BRIEF: Copy the records below word for word, keeping every line unchanged.

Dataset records
****************
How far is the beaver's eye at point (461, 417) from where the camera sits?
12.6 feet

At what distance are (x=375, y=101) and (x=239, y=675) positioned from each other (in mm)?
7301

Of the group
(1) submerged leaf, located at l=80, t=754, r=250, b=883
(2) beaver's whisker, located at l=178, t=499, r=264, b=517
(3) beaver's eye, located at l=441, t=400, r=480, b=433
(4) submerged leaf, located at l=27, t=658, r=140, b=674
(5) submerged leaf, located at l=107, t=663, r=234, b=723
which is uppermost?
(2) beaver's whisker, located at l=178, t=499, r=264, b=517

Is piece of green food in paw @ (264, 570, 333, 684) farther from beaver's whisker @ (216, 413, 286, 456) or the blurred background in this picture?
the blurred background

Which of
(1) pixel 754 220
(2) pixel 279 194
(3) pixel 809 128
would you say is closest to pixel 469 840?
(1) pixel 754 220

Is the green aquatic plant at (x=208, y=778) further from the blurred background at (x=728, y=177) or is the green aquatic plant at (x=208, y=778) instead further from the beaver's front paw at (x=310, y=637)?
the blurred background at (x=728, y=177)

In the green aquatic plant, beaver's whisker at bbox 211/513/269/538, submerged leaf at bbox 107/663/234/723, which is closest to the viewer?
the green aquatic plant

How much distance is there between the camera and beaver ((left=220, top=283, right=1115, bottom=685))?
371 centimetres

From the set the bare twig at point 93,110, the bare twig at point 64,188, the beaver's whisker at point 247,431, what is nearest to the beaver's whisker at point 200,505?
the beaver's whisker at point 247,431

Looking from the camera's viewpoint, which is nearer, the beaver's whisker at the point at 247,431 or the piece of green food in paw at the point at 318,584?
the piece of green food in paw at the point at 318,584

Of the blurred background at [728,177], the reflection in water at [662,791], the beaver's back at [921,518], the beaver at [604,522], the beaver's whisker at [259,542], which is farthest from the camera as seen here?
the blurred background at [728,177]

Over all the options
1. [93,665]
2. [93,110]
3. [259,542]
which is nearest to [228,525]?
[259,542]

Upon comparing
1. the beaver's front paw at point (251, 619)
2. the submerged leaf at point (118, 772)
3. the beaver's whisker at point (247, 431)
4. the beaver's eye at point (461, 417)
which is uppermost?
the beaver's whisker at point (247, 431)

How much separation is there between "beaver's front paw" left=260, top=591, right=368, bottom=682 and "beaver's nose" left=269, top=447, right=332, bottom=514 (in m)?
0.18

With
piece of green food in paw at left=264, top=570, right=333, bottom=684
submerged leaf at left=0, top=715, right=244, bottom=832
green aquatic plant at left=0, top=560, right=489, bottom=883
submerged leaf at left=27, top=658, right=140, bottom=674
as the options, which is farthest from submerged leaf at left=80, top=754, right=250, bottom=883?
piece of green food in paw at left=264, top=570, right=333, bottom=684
****************
TASK OUTPUT:
How far is the beaver's eye at point (461, 417) from where the camera sits?
12.6 feet

At what distance are (x=375, y=101) and (x=239, y=675) positioned from each other (in mm)?
7301

Of the group
(1) submerged leaf, located at l=80, t=754, r=250, b=883
(2) beaver's whisker, located at l=178, t=499, r=264, b=517
(3) beaver's eye, located at l=441, t=400, r=480, b=433
(4) submerged leaf, located at l=27, t=658, r=140, b=674
(5) submerged leaf, located at l=107, t=663, r=234, b=723
which is uppermost?
(2) beaver's whisker, located at l=178, t=499, r=264, b=517

Is piece of green food in paw @ (264, 570, 333, 684) farther from beaver's whisker @ (216, 413, 286, 456) or the blurred background in this picture?
the blurred background

Which of
(1) pixel 754 220
(2) pixel 279 194
(3) pixel 809 128
would you say is closest to pixel 469 840?
(1) pixel 754 220

Is the green aquatic plant at (x=208, y=778) further from the blurred background at (x=728, y=177) or is the green aquatic plant at (x=208, y=778) instead further from the beaver's front paw at (x=310, y=637)?
the blurred background at (x=728, y=177)

In the green aquatic plant, beaver's whisker at bbox 211/513/269/538, submerged leaf at bbox 107/663/234/723, which is closest to the viewer?
the green aquatic plant

How much distance is there between the camera and beaver ((left=220, top=283, right=1115, bottom=685))?
371 centimetres

From the set the bare twig at point 93,110, the bare twig at point 64,188, the beaver's whisker at point 247,431, what is nearest to the beaver's whisker at point 200,505?
the beaver's whisker at point 247,431

Looking from the camera's viewpoint, which is nearer, the beaver's whisker at the point at 247,431 or the piece of green food in paw at the point at 318,584?
the piece of green food in paw at the point at 318,584

Of the blurred background at [728,177], the reflection in water at [662,791], the beaver's back at [921,518], the beaver at [604,522], the beaver's whisker at [259,542], which is farthest from the camera as seen here?
the blurred background at [728,177]

Over all the options
1. [93,665]
2. [93,110]
3. [259,542]
which is nearest to [228,525]?
[259,542]

Upon comparing
1. the beaver's front paw at point (251, 619)
2. the submerged leaf at point (118, 772)
3. the beaver's whisker at point (247, 431)
4. the beaver's eye at point (461, 417)
which is uppermost?
the beaver's whisker at point (247, 431)

How much separation is there between "beaver's front paw" left=260, top=591, right=368, bottom=682 and "beaver's nose" left=269, top=447, right=332, bottom=514 (in m)?
0.18

With
piece of green food in paw at left=264, top=570, right=333, bottom=684
submerged leaf at left=0, top=715, right=244, bottom=832
green aquatic plant at left=0, top=560, right=489, bottom=883
submerged leaf at left=27, top=658, right=140, bottom=674
as the options, which is farthest from submerged leaf at left=80, top=754, right=250, bottom=883?
piece of green food in paw at left=264, top=570, right=333, bottom=684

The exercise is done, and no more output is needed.